Your legs ache, and no normal ache, they aren’t just tired, they feel old. Your bones feel rigid and moving sends spikes of pain through your shins. You can’t say if it was the dancing, the boots or what that causes the pain but every time you come here the pain is a little more vivid. The table next to you seats some old friends now alien to you, they bend low over the table, one at a time and inhale a large mountain of powder. In the dancing lights the snow pile glows pink, then red, then yellow, green blue orange. The figures smile invitingly and you feel yourself moving to join them, one line and your head will be filled with all the pretty colours that the powder promises, the pain will be gone and for another night you can love this place, the same place you have spent the last six years. But you hold yourself back, you know if you give in now you may never leave this place, you’ll be here until it kills you. You move through the dance floor towards the door, the bodies around you twist and turn wrapping briefly around you before backing away as you move through them. they are somehow all out of time with each other and yet somehow still all in time with the thunderous music that shakes the foundations and as your boots strike the floor you feel the old desire to join the dance. But again you don’t.

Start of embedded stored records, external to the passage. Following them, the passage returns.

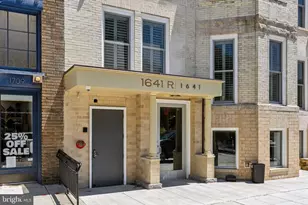 1641 R St NW, Washington, DC 20009 - Photo 35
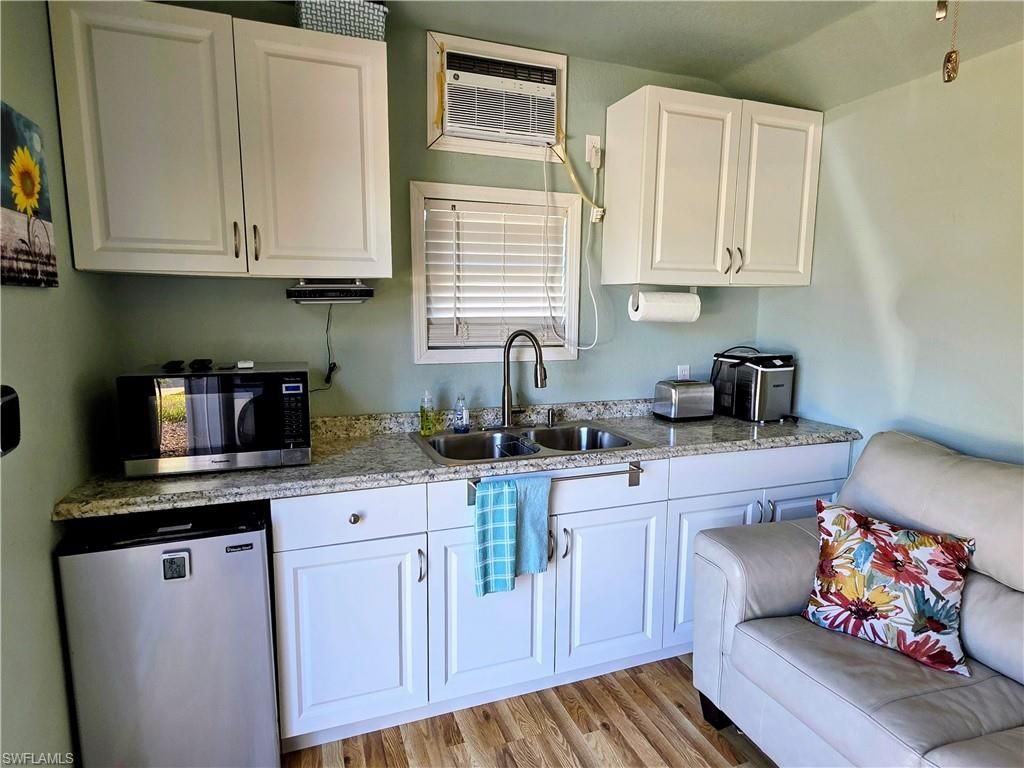 Lot 260 3010 Gray Eagle PKWY, LABELLE, FL 33935 — photo 5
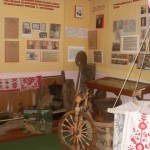 військово-історичний музею імені М.П.Кирпоноса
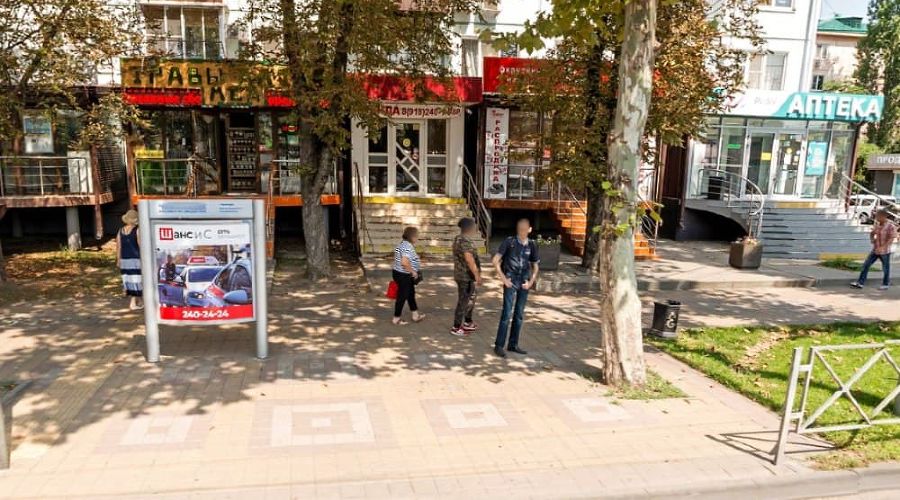  © Фото пресс-службы администрации Краснодара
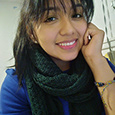 Profiel van Ivette Stephany Ramírez Hernández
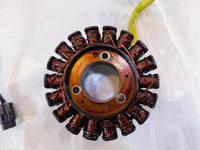 Royal Enfield Bullet 500 EFI B5 Euro 4 Alternator Generator Magneto Stator Coil - C3 Cycle
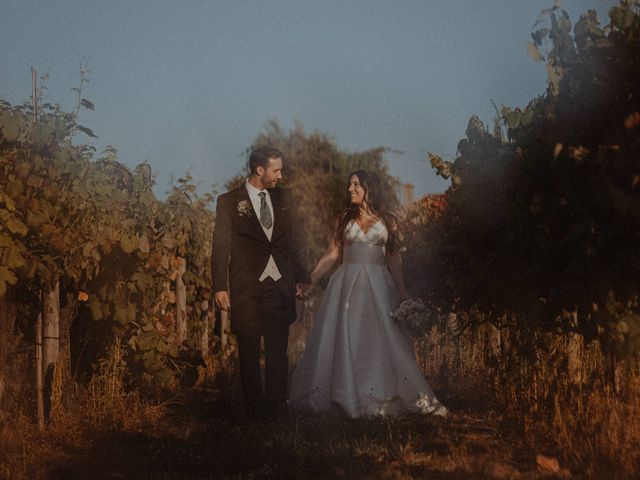 O casamento de Diogo e Rita em Vila das Aves, Santo Tirso 36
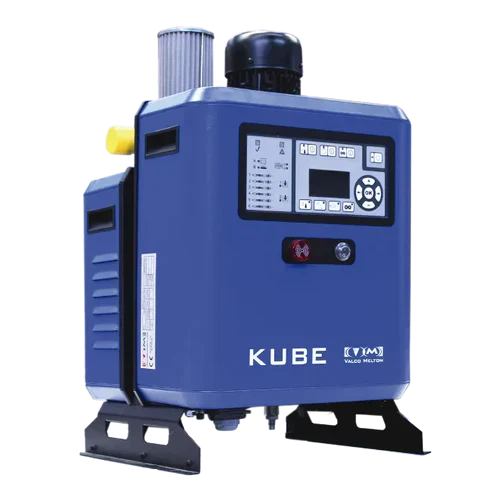 Why You Should Clean Your Hot Melt Equipment (And How We Can Help)
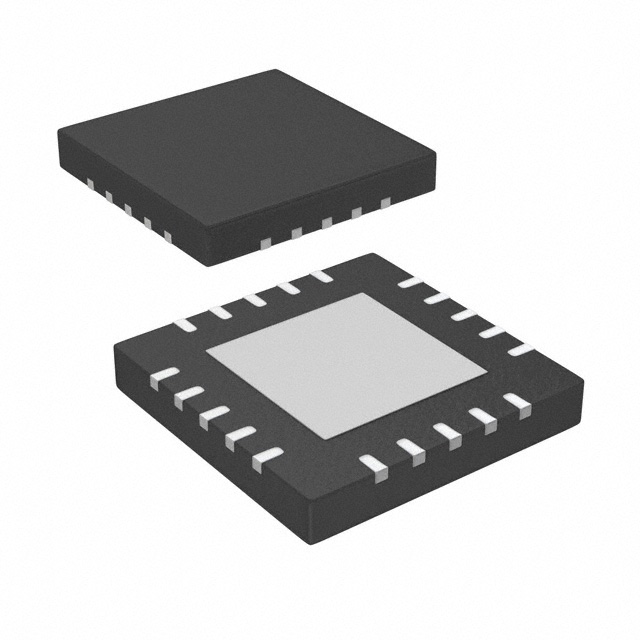 Infineon Technologies_IR3086AMPBF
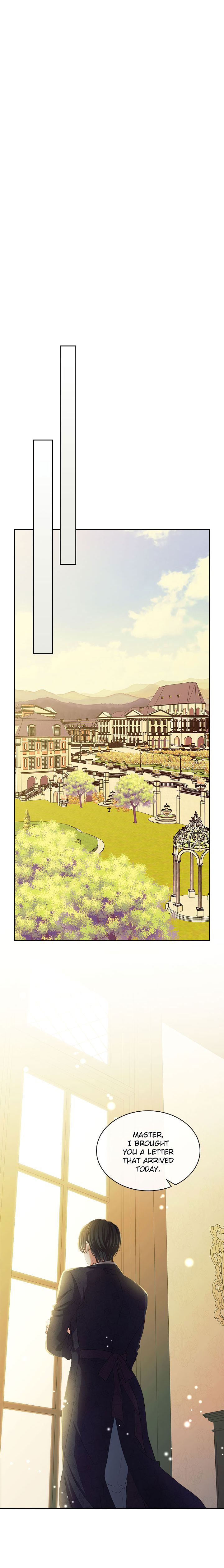 Sincerely: I Became a Duke’s Maid Chapter 49 page 17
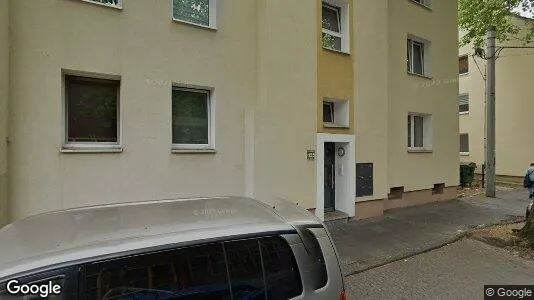 Apartments for rent in Bochum - Photo from Google Street View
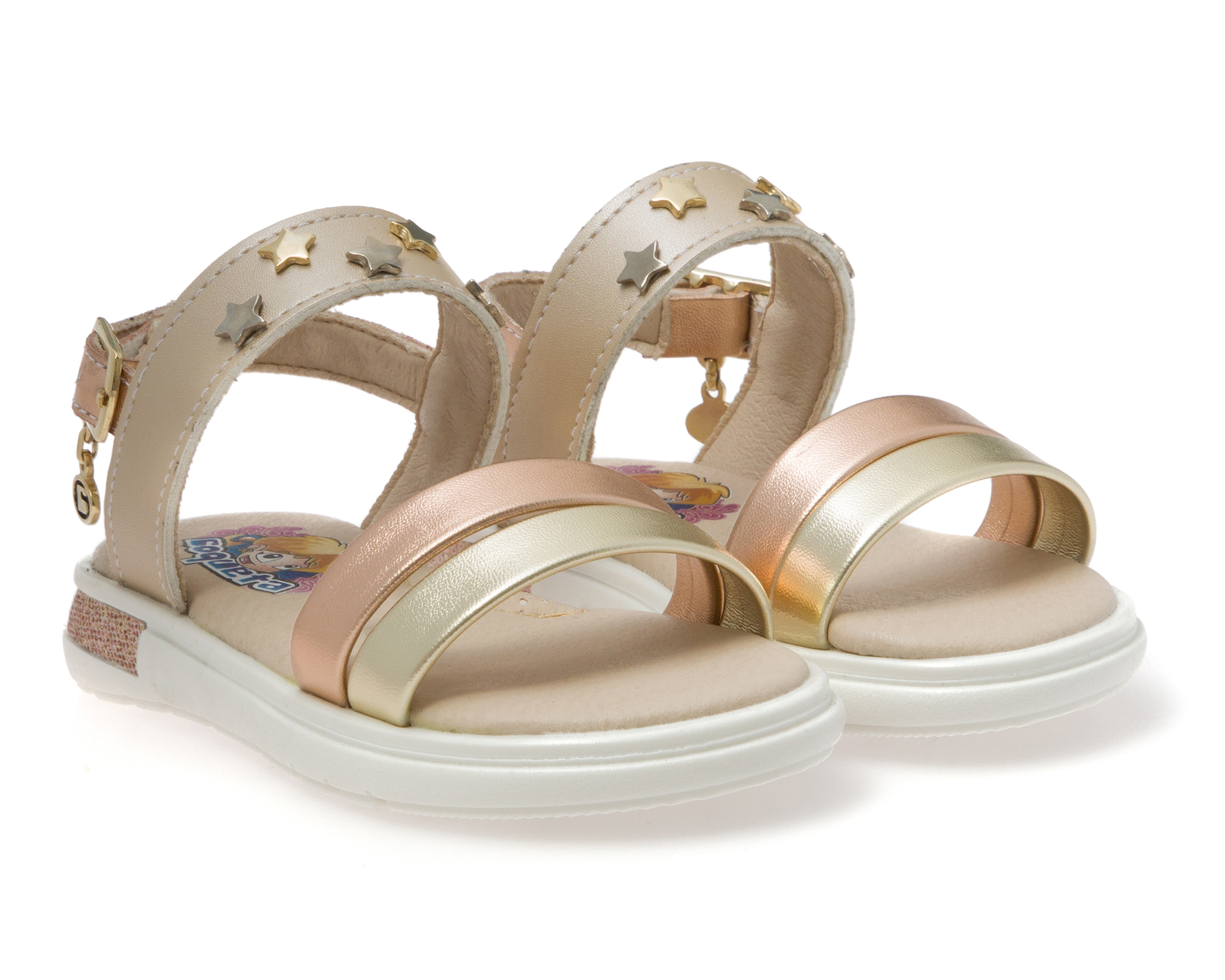 Foto 1 | Foto 1 | Sandalias Coqueta para Niña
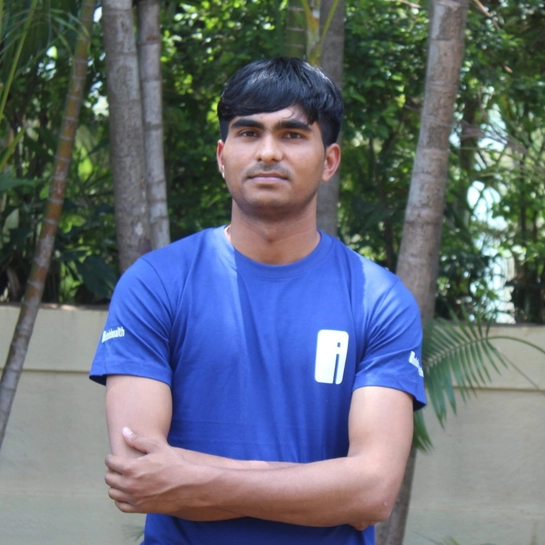 Sachin Kumar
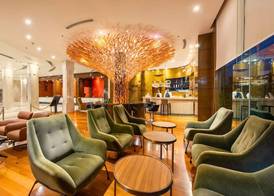 Maple Hotel 3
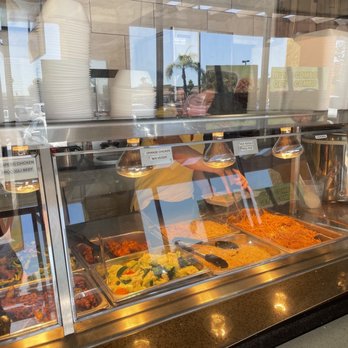 PanPan Wok - Chinese Near Me - Anaheim, California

As you pass you see the people’s faces, they look down on you from their platform boots, masquerade smiles hiding contemptuous sneers. You have never been good at hiding your own contempt and as you walk you draw yourself up, towering above their artificially enhanced height from which they intended to look down on you until they are no higher than the tiles they dance on. You mount the stairs and look out one of the open doors. Out there somewhere is the person you followed in here, the reason you spent so long in this place and the reason you fell in love with it. But she left long ago and no matter whether you leave or stay she is long gone. You look back over the crowded floor once more. The bodies swaying like vibrant waves glowing in the sea, each person shining brighter as a coloured light strikes their corresponding illuminous clothing, fake dreads, braids, arm covers, corsets. Everyone colour coded with one colour to offset the black of the rest of their outfits. You smile to yourself that you never got that far into the scene. As you turn to leave your hand finds a bottle by the door. And an examination of the label reveals the familiar stag head logo that has kept you company through the years. You keep hold of it, no use dropping everything at once. Finally you step out the door and into the rest of the world. It is no brighter here, just different. Maybe you can learn to like different.